ТЕКСТ ДЛЯ ЧТЕНИЯ -
------------
Мариус Петипа. В плену у Терпсихоры

Издательство «Новое литературное обозрение» представляет книгу Наталии Чернышовой-Мельник «Мариус Петипа. В плену у Терпсихоры».

Основанная на богатом документальном и критическом материале, книга представляет читателю широкую панораму развития русского балета второй половины XIX века. Автор подробно рассказывает о театральном процессе того времени: как происходило обновление репертуара, кто был ведущими танцовщиками, музыкантами и художниками. В центре повествования — история легендарного Мариуса Петипа. Француз по происхождению, он в молодости приехал в Россию с целью поступить танцовщиком в дирекцию императорских театров и стал выдающимся хореографом, ключевой фигурой своей культурной эпохи, чье наследие до сих пор занимает важное место в репертуаре многих театров мира.

В публикуемом отрывке описывается прибытие Мариуса Петипа в Россию.

 

Наконец 29 мая 1847 года путешественники прибыли в Кронштадт, где должны были «предъявить свои паспорта, а затем пересесть на другое судно», доставившее их в таможню, находившуюся в то время на Гагаринской набережной[1]. День выдался жаркий, и Петипа, сняв головной убор, положил его рядом с собой на скамейку. Для таможенной проверки он открыл чемоданы — свой и, по просьбе госпожи Вольнис, ее. Начальник же таможни пояснил:

— Когда артисты приезжают к нам в Россию по приглашению впервые, мы вещи их не осматриваем.

В ответ на проявленную любезность Петипа поклонился своему собеседнику и протянул руку за картузом. Но его, увы, и след простыл. Пришлось ему обвязать голову платком. Видимо, эта неприятность показалась Мариусу мелочью. Путешественники спустились на пристань с намерением отправиться в рекомендованную капитаном гостиницу Клее, что на Михайловской улице[2].

Первым делом нужно было нанять извозчика. Их поблизости оказалось трое — все с экипажами под названием «гитара», в каждый из которых впряжена лошадь. Один из самых дешевых видов передвижения вызывал недоверие: в такой повозке едва могли поместиться двое путешественников. Если же намеревался ехать кто-то один, то для устойчивости лучше всего было сесть верхом на лошадь.
------------
ЗАПИСИ ДАННЫХ -
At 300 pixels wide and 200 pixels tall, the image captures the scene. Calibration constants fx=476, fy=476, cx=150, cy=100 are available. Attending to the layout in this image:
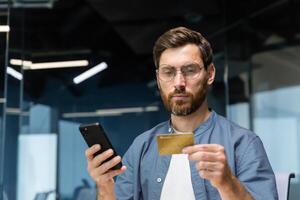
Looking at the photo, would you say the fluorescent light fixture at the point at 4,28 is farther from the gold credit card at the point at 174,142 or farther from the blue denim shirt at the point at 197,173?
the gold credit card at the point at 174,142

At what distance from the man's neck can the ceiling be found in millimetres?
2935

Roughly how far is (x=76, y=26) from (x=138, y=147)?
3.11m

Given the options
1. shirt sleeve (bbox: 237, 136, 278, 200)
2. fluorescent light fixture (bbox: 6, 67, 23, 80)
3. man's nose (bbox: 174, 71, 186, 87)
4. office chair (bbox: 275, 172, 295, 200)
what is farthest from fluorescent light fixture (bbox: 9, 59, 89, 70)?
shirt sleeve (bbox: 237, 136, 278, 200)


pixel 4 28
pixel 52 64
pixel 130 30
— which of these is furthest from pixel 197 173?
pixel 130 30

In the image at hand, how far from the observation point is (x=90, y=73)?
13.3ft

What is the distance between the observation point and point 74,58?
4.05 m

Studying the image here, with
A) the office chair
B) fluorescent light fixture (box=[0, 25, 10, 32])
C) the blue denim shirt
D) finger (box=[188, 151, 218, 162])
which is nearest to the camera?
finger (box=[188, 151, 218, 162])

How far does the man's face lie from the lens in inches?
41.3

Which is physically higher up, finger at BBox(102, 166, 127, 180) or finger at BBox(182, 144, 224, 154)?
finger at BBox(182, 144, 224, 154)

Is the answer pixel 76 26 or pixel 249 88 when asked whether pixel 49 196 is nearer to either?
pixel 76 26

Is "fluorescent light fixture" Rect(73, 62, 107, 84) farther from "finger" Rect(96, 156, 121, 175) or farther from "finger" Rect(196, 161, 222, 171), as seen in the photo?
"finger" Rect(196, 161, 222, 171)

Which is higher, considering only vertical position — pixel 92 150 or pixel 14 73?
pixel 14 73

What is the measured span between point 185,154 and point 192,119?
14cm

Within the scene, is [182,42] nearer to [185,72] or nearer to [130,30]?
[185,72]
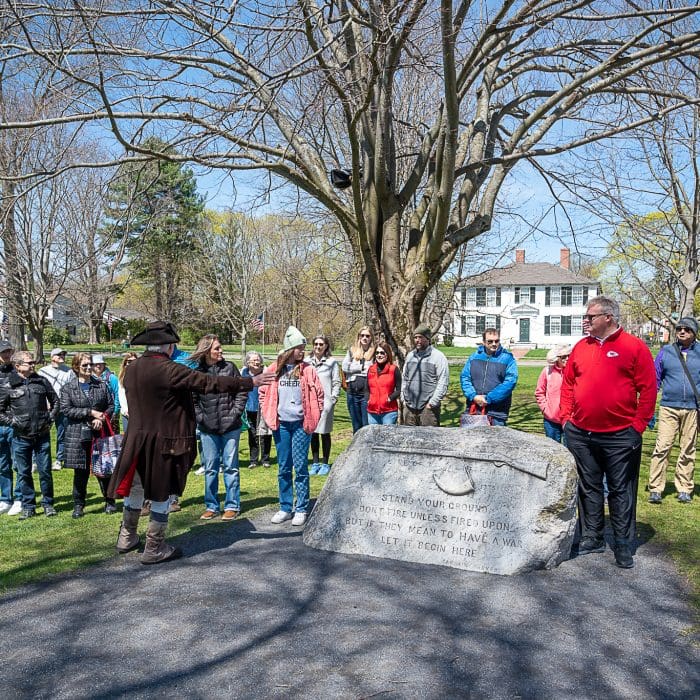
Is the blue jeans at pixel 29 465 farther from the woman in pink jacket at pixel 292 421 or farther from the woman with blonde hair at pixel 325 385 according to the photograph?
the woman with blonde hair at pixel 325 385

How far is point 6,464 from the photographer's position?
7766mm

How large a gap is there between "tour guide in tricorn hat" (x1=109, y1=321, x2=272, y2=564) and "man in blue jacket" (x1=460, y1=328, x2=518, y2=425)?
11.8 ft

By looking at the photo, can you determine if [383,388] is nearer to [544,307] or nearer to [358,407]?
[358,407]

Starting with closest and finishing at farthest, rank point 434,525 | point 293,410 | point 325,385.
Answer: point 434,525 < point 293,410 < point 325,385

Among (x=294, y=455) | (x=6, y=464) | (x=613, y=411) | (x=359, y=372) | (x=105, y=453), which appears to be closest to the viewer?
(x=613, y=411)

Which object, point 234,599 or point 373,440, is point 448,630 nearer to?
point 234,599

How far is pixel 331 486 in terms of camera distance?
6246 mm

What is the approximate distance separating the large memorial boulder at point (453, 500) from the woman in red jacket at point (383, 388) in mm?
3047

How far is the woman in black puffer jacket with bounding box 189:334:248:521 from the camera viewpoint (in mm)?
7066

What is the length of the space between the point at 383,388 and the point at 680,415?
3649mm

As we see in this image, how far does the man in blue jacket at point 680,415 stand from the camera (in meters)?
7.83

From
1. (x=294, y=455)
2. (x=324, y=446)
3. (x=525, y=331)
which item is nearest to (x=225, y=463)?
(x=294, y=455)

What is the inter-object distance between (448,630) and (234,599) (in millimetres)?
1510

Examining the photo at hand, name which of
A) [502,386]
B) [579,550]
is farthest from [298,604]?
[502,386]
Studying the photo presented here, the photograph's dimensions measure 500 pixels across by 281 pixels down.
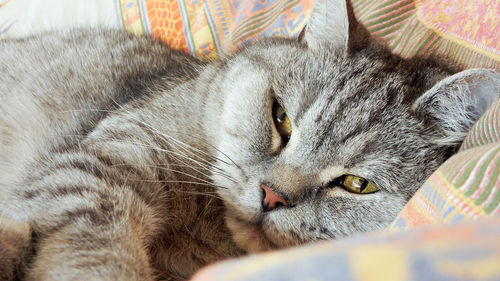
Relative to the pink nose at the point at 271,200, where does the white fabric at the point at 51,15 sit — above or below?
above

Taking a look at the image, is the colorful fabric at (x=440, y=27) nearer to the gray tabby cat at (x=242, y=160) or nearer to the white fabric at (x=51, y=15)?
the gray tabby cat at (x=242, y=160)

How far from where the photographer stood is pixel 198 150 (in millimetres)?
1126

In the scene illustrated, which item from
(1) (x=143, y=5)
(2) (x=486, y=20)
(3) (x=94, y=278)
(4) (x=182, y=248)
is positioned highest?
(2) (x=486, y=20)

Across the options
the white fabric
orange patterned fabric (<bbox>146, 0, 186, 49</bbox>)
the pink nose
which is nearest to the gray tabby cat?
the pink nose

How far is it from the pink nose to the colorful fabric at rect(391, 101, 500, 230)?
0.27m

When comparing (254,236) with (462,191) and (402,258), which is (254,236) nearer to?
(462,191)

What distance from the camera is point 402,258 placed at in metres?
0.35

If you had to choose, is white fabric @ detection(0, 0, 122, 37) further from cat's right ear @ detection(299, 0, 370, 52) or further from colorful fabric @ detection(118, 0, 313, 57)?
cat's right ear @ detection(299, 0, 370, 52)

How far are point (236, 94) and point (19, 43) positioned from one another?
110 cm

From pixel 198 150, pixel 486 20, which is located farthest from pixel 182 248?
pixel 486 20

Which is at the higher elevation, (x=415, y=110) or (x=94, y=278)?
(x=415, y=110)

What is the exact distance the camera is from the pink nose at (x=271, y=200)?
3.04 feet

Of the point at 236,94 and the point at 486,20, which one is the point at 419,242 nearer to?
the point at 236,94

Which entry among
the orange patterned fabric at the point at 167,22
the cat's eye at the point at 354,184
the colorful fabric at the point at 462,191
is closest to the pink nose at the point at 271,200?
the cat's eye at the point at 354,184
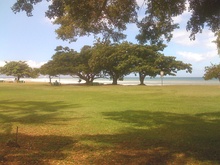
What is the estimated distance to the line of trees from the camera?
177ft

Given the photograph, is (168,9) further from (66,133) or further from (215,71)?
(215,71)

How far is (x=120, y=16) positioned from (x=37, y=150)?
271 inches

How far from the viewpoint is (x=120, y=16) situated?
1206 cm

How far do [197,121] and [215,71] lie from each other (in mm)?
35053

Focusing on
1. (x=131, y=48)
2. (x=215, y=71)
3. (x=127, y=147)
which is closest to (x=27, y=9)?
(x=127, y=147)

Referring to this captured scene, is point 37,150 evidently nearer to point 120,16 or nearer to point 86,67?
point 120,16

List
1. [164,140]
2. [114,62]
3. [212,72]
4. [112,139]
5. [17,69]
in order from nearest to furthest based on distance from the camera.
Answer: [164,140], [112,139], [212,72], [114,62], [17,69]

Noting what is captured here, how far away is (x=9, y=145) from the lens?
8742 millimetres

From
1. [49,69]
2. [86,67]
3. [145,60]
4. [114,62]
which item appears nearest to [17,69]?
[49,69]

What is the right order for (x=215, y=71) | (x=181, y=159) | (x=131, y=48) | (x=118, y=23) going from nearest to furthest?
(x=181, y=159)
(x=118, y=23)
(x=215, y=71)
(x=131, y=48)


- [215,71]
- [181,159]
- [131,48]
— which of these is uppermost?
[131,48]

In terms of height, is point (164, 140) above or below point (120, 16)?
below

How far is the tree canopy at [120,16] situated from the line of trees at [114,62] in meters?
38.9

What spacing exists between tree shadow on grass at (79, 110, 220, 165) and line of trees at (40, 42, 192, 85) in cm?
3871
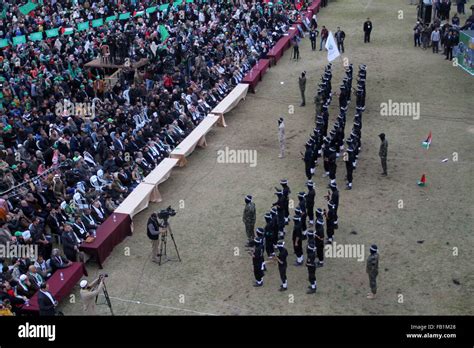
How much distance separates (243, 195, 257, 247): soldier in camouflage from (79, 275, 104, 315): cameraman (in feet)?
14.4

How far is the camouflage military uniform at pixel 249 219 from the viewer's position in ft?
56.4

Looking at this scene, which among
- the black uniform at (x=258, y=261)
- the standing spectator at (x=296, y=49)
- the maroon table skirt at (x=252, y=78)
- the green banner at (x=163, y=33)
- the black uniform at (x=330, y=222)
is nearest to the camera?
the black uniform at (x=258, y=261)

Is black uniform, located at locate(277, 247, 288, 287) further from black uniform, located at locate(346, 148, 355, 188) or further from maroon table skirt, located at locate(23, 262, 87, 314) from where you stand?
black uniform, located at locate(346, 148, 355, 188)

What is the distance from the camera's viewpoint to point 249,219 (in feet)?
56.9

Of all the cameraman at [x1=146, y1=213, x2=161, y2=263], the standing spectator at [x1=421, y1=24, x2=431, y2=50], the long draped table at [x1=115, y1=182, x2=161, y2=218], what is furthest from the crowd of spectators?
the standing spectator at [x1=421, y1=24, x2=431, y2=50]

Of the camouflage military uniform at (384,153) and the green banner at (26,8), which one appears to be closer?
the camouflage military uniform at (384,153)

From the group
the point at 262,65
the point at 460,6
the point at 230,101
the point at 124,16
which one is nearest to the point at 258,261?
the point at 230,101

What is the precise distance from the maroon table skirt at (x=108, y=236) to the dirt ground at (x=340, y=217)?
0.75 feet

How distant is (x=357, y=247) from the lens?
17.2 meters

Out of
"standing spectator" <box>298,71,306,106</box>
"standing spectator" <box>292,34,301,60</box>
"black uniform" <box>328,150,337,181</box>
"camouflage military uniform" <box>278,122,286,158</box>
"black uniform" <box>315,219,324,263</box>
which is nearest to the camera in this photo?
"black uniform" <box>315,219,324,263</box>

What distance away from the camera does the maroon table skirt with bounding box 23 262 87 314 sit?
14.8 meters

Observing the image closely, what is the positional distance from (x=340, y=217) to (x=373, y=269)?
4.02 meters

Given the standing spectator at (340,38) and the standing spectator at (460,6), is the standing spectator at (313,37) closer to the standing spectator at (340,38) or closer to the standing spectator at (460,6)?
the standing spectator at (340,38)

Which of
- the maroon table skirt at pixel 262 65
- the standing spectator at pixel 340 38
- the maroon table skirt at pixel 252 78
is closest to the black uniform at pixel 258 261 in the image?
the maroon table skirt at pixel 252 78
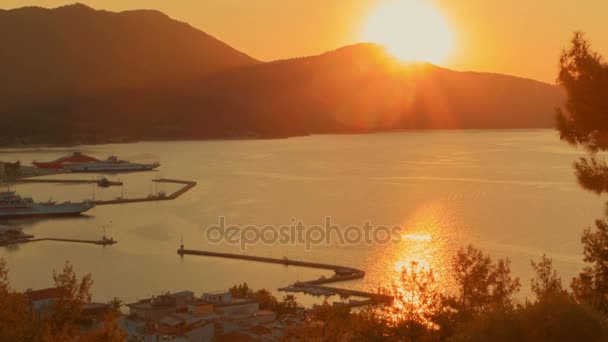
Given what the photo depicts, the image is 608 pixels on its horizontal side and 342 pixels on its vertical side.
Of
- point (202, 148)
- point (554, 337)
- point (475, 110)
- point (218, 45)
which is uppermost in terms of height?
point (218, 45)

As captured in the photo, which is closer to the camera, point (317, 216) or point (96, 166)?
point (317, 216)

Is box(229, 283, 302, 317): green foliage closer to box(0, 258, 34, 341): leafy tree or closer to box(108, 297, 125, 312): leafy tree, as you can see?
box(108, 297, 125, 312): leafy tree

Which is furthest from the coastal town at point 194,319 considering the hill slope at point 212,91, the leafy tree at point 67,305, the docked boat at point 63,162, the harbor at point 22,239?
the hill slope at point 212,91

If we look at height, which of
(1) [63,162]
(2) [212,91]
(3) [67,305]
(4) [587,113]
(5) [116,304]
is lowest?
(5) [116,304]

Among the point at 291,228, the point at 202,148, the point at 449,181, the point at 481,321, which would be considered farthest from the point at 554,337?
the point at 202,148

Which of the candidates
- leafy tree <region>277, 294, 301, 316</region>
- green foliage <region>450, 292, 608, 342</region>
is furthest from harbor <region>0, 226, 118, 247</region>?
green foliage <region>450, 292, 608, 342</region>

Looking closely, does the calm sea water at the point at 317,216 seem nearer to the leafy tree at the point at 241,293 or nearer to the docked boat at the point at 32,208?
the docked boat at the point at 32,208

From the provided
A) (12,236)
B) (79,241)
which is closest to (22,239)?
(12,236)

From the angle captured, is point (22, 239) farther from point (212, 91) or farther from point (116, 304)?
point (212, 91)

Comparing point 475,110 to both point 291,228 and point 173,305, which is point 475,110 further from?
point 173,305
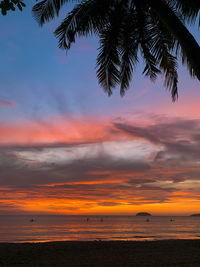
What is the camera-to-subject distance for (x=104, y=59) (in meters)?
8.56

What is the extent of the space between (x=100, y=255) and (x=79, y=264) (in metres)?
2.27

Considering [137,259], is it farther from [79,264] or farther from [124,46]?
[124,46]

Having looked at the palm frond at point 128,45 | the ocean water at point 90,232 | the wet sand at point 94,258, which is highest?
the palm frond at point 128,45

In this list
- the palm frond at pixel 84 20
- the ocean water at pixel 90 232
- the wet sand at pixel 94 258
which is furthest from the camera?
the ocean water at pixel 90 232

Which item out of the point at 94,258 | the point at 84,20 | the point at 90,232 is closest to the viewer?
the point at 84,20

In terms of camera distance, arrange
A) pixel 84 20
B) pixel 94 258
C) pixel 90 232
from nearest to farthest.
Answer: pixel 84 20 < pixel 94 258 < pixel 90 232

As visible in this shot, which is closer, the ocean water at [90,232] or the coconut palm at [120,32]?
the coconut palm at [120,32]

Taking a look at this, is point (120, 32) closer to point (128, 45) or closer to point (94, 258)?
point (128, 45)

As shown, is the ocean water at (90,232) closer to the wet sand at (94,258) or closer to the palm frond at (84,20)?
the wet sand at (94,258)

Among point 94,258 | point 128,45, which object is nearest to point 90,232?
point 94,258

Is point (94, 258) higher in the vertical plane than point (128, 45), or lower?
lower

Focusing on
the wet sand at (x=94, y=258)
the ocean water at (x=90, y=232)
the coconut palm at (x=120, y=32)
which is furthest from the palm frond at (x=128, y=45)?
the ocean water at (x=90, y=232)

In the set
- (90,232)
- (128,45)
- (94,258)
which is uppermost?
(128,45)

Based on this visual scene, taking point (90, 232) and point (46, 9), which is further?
------------
Согласуются ли с текстом о Мариусе Петипа утверждения: (а) путешественники прибыли в Кронштадт 29 мая 1847 года; (б) таможня осматривает вещи артистов, впервые приезжающих в Россию по приглашению; (в) путешественники намеревались остановиться в гостинице на Невском проспекте? На каждое ответьте «да» или «нет» и приведите точную цитату из текста, которая это решает. Отвечайте, опираясь только на текст.

(а) Да: «Наконец 29 мая 1847 года путешественники прибыли в Кронштадт».
(б) Нет: «Когда артисты приезжают к нам в Россию по приглашению впервые, мы вещи их не осматриваем».
(в) Нет: «в рекомендованную капитаном гостиницу Клее, что на Михайловской улице».